--- Tâche à réaliser ---
Recopiez à l'identique, dans l'extrait sur les compétences eau et assainissement, tout ce qui va de « M. Laurent Burgoa. » jusqu'à « des interconnexions existantes. ».

━━━━━ Passage fourni ━━━━━

M. Laurent Burgoa. Très bien !
M. Jean-Marc Boyer. Deuxièmement, il convient de clarifier et harmoniser les relations entre les collectivités et les établissements publics de coopération intercommunale (EPCI) dans la mise en œuvre de ce transfert de compétences. En effet, selon l’antériorité de la nouvelle organisation territoriale du mois d’août 2015, l’appréciation diffère entre compétence obligatoire et facultative et pose de réelles difficultés.
Troisièmement, il importe de différencier et d’adapter la mise en œuvre de cette compétence au regard de la typologie des territoires, très variable en fonction des captages et des interconnexions existantes.
La gestion de l’eau et de l’assainissement est très différente selon qu’il s’agit d’un territoire de plaine, de montagne, de haute montagne, de vallée, de zones humides. Elle nécessite donc une différenciation, appréciée au plus près des élus.
Aussi, au regard de ces trois éléments essentiels – liberté de décision, clarification, différenciation –, le maintien des compétences eau et assainissement dans les compétences facultatives des communautés de communes permettra de satisfaire les objectifs que vous avez évoqués précédemment, madame la secrétaire d’État : limiter le gaspillage, partager la ressource, sécuriser l’accès à l’eau potable, donc décentraliser la politique de l’eau.
Madame la secrétaire d’État, quelles sont les raisons et les motivations qui interdisent aujourd’hui de maintenir les compétences eau et assainissement dans les compétences facultatives des intercommunalités ? (Bravo ! et applaudissements sur les travées du groupe Les Républicains.)
M. le président. La parole est à Mme la secrétaire d’État.
Mme Bérangère Couillard, secrétaire d’État auprès du ministre de la transition écologique et de la cohésion des territoires, chargée de l’écologie. Monsieur le sénateur Boyer, vous m’interrogez sur le transfert des compétences aux intercommunalités à partir du 1er janvier 2026, un objectif qui est une priorité forte du Gouvernement.
Prévue pour 2020 dans la loi portant nouvelle organisation territoriale de la République du 14 juillet 2015, dite NOTRe, cette obligation a depuis été assouplie avec une date limite désormais fixée à 2026. Toutefois, il ne me semble pas pertinent de donner aujourd’hui un signe de retour en arrière, car cette disposition est essentielle.

━━━━━ Entrées extraites ━━━━━

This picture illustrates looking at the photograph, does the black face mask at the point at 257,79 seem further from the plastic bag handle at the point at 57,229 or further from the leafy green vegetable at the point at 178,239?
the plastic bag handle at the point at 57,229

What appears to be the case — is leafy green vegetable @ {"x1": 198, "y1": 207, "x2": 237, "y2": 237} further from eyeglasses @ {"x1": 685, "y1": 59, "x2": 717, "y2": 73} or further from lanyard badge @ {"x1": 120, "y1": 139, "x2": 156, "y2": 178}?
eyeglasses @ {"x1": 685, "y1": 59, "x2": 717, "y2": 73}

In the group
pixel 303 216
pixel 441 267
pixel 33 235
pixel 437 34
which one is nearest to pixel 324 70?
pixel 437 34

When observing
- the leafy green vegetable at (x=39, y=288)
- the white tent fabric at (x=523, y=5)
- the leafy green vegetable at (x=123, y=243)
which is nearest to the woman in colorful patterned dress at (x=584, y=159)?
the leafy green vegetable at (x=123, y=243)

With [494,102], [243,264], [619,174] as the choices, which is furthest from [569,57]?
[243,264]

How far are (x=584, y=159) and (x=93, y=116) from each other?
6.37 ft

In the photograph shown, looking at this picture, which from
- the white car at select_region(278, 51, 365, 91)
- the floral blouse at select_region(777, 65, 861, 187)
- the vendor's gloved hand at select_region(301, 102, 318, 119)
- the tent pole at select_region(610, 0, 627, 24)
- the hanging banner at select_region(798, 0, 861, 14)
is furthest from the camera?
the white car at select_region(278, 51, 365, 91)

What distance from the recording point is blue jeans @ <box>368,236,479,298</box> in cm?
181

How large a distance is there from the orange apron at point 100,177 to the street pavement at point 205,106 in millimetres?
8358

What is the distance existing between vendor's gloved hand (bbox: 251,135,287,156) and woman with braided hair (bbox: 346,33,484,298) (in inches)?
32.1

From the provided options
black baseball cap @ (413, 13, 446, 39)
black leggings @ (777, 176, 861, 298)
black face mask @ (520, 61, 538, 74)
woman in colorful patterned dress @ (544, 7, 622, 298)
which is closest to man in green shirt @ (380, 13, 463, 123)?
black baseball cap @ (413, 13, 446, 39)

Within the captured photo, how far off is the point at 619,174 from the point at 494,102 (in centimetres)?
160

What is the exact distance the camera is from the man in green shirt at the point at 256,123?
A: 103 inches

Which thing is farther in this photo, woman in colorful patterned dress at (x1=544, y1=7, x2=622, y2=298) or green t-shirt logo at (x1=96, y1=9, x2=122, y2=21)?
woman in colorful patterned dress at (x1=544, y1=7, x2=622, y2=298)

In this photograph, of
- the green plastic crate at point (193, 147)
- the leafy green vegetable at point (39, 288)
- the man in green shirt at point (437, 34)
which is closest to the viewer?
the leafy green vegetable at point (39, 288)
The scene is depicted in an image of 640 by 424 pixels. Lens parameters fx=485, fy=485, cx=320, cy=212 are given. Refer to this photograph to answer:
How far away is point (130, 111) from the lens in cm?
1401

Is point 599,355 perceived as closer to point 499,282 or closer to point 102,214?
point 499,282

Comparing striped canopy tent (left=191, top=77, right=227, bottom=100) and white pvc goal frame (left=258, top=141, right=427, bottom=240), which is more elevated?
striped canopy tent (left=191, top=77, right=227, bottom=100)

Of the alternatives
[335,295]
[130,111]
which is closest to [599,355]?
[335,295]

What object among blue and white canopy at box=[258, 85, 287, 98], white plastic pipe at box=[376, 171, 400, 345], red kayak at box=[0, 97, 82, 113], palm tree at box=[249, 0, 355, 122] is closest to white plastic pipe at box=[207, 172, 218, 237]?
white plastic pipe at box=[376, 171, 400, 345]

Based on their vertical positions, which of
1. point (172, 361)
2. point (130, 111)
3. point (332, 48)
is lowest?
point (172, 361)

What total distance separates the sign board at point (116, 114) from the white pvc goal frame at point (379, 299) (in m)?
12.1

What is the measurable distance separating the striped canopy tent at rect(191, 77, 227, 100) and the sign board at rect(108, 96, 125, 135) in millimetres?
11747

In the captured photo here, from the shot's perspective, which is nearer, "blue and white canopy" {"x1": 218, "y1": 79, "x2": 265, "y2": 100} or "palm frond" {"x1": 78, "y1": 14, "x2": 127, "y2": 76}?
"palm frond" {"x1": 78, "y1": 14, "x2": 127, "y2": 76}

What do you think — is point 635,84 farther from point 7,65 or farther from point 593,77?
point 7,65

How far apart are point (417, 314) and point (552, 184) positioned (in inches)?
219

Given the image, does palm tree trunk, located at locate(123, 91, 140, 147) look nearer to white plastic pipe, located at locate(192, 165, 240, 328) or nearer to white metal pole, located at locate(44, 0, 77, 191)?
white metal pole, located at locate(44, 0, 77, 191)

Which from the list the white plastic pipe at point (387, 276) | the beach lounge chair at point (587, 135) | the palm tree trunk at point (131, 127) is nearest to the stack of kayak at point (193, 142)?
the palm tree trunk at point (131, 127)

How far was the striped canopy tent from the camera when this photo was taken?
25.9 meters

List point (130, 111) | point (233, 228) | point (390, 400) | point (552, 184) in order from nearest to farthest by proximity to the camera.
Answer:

━━━━━

--- Problème résolu ---
M. Laurent Burgoa. Très bien !
M. Jean-Marc Boyer. Deuxièmement, il convient de clarifier et harmoniser les relations entre les collectivités et les établissements publics de coopération intercommunale (EPCI) dans la mise en œuvre de ce transfert de compétences. En effet, selon l’antériorité de la nouvelle organisation territoriale du mois d’août 2015, l’appréciation diffère entre compétence obligatoire et facultative et pose de réelles difficultés.
Troisièmement, il importe de différencier et d’adapter la mise en œuvre de cette compétence au regard de la typologie des territoires, très variable en fonction des captages et des interconnexions existantes.